"Cheer up!" was her greeting as they came into the kitchen where she was already bustling about the stove. "Cheer up, and stand ready till I give you the word. I'm goin' to have wan more big try at Jim. You took such a load off me with your listenin' to me and promisin' to help that it's heartened me wonderful."
The two elder sons smiled. To be permitted to hearten their mother was to them a great privilege, and suddenly little Jim did not appear the hopeless case he had seemed when they went to bed the night before. They cheered up, and the three were pleasantly chatting when sleepy-eyed little Jim came out of the bedroom.
"Hurry, now, and get washed, and then set your table," said his mother kindly.
But little Jim was sulky.
"I'm tired of gettin' up early mornin's just to be doin' girl's work," he said.

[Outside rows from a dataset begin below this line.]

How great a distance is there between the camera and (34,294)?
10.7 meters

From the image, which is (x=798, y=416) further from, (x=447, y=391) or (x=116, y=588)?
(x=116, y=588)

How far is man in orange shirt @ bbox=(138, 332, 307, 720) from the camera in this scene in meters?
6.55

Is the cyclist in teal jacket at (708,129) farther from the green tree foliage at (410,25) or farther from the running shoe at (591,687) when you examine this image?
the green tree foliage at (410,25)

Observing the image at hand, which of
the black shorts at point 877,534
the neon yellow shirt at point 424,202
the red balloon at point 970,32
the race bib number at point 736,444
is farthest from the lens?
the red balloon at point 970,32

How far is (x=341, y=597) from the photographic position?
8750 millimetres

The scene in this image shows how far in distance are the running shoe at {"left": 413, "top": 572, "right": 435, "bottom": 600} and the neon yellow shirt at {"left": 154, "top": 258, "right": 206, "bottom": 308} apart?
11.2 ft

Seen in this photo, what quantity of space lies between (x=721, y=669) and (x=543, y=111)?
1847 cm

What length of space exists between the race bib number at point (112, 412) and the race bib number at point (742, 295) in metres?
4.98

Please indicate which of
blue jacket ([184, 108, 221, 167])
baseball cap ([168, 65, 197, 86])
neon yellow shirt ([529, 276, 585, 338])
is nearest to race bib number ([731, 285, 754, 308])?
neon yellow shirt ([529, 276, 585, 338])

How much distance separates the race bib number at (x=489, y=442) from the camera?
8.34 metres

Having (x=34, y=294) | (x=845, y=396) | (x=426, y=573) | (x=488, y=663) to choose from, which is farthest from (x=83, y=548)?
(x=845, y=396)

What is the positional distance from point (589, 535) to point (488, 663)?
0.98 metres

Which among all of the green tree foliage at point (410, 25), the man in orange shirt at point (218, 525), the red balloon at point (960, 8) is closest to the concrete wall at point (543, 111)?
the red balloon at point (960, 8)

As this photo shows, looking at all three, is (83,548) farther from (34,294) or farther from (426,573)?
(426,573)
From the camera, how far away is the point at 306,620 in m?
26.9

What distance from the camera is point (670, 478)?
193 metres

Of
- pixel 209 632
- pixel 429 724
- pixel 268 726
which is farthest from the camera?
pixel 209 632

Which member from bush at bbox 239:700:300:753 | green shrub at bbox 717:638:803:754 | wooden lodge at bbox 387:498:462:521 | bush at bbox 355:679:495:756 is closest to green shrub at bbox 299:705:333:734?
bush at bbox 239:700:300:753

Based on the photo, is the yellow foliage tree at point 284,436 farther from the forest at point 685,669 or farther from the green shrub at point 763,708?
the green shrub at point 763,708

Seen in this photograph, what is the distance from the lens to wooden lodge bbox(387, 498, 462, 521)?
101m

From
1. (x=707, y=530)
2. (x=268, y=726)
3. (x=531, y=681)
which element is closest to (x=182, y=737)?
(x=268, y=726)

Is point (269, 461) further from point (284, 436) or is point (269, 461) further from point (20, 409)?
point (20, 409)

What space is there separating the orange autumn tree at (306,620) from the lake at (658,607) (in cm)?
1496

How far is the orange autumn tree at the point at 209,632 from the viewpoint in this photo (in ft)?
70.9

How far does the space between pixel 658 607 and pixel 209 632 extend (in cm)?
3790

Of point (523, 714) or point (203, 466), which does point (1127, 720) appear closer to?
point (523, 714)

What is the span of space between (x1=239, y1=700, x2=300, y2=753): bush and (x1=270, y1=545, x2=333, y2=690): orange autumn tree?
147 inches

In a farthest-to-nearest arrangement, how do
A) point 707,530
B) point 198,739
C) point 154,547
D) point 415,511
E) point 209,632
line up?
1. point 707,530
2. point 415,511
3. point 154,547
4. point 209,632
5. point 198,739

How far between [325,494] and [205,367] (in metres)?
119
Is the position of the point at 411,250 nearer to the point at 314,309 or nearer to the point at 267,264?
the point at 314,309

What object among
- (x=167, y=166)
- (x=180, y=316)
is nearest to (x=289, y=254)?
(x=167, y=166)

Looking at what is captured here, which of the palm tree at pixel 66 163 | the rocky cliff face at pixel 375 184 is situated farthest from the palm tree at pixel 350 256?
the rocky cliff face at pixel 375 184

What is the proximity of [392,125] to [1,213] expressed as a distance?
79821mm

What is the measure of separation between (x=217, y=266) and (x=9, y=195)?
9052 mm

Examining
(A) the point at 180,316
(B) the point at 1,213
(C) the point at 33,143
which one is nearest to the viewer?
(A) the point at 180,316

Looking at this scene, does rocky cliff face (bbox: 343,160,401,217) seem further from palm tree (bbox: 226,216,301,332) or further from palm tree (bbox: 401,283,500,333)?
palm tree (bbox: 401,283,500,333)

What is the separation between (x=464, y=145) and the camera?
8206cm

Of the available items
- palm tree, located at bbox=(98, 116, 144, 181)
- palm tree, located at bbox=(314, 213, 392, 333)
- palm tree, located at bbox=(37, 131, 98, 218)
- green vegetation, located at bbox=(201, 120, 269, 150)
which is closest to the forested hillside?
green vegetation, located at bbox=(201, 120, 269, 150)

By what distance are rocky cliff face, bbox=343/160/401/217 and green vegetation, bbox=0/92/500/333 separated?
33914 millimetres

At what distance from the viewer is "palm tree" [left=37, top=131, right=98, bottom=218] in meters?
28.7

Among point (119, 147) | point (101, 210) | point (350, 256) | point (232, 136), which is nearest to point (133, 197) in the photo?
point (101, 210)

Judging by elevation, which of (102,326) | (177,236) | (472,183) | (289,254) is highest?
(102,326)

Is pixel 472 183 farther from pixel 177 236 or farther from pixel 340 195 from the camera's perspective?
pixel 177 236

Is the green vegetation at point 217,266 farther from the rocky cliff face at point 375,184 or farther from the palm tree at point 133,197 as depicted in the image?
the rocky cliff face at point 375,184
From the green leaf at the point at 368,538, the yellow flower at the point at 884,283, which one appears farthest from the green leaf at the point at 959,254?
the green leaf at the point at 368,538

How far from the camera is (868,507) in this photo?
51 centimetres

Mrs. O'Callaghan nodded significantly at Pat and Mike. "What was that story, Moike, you was tellin' me about the smartest fellow in the Gineral's mess, before he got to be a gineral, you know, bein' so handy at all sorts of woman's work? Didn't you tell me the Gineral said there couldn't no woman come up to him?"
"I did, mother."
"I call that pretty foine. Beatin' the women at their own work. There was only wan man in the mess that could do it, you said?"
"Yes, mother," smiled Mike.
"I thought so. 'Tain't often you foind a rale handy man loike that. And he was the best foighter they had, too?"